Pair Corralation between Hudson Pacific and National Storage
Considering the 90-day investment horizon Hudson Pacific Properties is expected to generate 3.29 times more return on investment than National Storage. However, Hudson Pacific is 3.29 times more volatile than National Storage REIT. It trades about 0.0 of its potential returns per unit of risk. National Storage REIT is currently generating about -0.1 per unit of risk. If you would invest 303.00 in Hudson Pacific Properties on December 25, 2024 and sell it today you would lose (12.00) from holding Hudson Pacific Properties or give up 3.96% of portfolio value over 90 days.

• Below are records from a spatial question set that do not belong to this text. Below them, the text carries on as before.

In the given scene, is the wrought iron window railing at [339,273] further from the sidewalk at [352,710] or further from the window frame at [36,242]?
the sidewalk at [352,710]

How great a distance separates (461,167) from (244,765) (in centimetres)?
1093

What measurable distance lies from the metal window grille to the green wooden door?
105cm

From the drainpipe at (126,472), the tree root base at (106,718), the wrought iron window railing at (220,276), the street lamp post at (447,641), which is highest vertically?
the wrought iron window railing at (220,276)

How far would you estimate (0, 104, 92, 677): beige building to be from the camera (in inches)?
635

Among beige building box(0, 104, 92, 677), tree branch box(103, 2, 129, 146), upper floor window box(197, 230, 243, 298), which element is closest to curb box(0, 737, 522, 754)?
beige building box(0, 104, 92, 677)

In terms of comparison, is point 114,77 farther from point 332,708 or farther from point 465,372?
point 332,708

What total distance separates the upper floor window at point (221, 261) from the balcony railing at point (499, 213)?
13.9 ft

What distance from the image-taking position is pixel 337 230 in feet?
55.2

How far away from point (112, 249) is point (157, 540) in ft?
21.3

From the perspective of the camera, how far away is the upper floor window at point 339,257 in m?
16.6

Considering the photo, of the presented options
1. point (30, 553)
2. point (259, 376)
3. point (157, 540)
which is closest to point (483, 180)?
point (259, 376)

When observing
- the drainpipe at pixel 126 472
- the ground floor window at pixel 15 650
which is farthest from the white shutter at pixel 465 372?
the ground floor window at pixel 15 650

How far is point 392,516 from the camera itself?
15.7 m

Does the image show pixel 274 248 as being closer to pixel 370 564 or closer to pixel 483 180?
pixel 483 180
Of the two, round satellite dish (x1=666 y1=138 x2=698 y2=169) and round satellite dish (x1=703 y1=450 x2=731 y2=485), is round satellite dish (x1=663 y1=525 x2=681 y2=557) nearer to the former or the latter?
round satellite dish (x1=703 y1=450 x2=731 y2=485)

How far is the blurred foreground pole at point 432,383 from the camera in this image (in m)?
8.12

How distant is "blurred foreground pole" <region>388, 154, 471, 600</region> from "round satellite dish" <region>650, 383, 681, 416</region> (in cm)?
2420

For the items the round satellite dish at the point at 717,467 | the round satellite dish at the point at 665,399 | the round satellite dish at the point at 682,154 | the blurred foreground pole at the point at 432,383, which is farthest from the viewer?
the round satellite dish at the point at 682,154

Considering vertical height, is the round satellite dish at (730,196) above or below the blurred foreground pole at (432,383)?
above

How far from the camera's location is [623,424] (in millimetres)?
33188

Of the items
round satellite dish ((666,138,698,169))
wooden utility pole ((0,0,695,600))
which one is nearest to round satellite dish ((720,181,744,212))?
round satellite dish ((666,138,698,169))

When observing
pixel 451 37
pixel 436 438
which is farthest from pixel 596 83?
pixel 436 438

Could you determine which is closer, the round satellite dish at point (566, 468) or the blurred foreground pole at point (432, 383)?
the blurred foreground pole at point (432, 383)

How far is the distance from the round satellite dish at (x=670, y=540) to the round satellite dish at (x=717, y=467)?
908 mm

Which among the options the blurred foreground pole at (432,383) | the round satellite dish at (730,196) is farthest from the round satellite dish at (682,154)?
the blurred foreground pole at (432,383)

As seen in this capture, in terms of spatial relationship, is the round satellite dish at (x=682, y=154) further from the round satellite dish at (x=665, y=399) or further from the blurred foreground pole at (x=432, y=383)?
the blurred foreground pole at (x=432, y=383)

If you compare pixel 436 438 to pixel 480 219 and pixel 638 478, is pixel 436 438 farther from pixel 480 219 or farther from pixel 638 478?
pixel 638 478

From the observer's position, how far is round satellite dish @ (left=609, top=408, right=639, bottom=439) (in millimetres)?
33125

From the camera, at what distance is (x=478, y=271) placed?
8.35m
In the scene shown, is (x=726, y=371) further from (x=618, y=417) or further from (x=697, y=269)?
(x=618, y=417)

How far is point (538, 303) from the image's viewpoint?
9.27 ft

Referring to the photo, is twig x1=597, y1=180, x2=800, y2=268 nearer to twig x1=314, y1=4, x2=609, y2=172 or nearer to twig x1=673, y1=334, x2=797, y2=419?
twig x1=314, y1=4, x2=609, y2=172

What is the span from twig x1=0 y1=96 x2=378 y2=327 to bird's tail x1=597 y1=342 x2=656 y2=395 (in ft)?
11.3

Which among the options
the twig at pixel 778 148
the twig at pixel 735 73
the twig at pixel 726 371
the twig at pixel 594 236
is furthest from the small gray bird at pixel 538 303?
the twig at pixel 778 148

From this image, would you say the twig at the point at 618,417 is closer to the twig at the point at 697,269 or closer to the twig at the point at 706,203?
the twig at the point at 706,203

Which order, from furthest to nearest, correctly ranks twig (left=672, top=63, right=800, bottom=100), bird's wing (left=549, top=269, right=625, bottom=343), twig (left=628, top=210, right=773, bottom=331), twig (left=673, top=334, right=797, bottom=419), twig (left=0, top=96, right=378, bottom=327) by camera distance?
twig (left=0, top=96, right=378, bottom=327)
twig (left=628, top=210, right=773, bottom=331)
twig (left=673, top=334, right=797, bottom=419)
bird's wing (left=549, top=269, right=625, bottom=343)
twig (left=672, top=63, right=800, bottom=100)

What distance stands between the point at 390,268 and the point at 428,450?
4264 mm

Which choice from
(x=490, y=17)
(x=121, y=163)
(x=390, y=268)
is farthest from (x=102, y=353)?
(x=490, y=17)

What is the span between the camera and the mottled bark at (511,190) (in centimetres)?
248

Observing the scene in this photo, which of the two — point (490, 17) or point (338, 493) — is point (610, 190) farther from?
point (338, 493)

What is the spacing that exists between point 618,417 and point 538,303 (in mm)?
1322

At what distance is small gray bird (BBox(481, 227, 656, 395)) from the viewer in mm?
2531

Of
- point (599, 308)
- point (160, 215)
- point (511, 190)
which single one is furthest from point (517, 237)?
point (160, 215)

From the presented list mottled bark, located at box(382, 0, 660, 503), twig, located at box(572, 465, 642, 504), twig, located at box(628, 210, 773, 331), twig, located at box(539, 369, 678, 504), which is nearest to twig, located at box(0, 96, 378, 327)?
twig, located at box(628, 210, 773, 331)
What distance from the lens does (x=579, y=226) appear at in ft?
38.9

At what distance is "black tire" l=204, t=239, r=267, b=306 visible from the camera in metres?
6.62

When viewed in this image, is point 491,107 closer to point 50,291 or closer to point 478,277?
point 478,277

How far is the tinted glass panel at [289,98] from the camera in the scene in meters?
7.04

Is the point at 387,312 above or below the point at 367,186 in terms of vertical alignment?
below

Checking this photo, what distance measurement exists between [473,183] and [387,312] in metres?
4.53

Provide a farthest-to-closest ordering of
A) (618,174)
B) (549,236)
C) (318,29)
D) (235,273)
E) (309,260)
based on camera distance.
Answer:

Time Period | 3 Months [change] |
Direction | Moves Together |
Strength | Insignificant |
Accuracy | 98.33% |
Values | Daily Returns |
Hudson Pacific Properties vs. National Storage REIT
Performance |
Timeline |
Hudson Pacific Properties |
National Storage REIT |
Hudson Pacific and National Storage Volatility Contrast
Predicted Return Density |
Returns |
Pair Trading with Hudson Pacific and National Storage
The main advantage of trading using opposite Hudson Pacific and National Storage positions is that it hedges away some unsystematic risk. Because of two separate transactions, even if Hudson Pacific position performs unexpectedly, National Storage can make up some of the losses. Pair trading also minimizes risk from directional movements in the market. For example, if an entire industry or sector drops because of unexpected headlines, the short position in National Storage will offset losses from the drop in National Storage's long position.Hudson Pacific vs. Boston Properties | Hudson Pacific vs. Douglas Emmett | Hudson Pacific vs. Alexandria Real Estate | Hudson Pacific vs. Vornado Realty Trust |
National Storage vs. Nyxoah | National Storage vs. Hudson Pacific Properties | National Storage vs. RBC Bearings Incorporated | National Storage vs. Titan International |
Check out your portfolio center.Note that this page's information should be used as a complementary analysis to find the right mix of equity instruments to add to your existing portfolios or create a brand new portfolio. You can also try the Portfolio Rebalancing module to analyze risk-adjusted returns against different time horizons to find asset-allocation targets.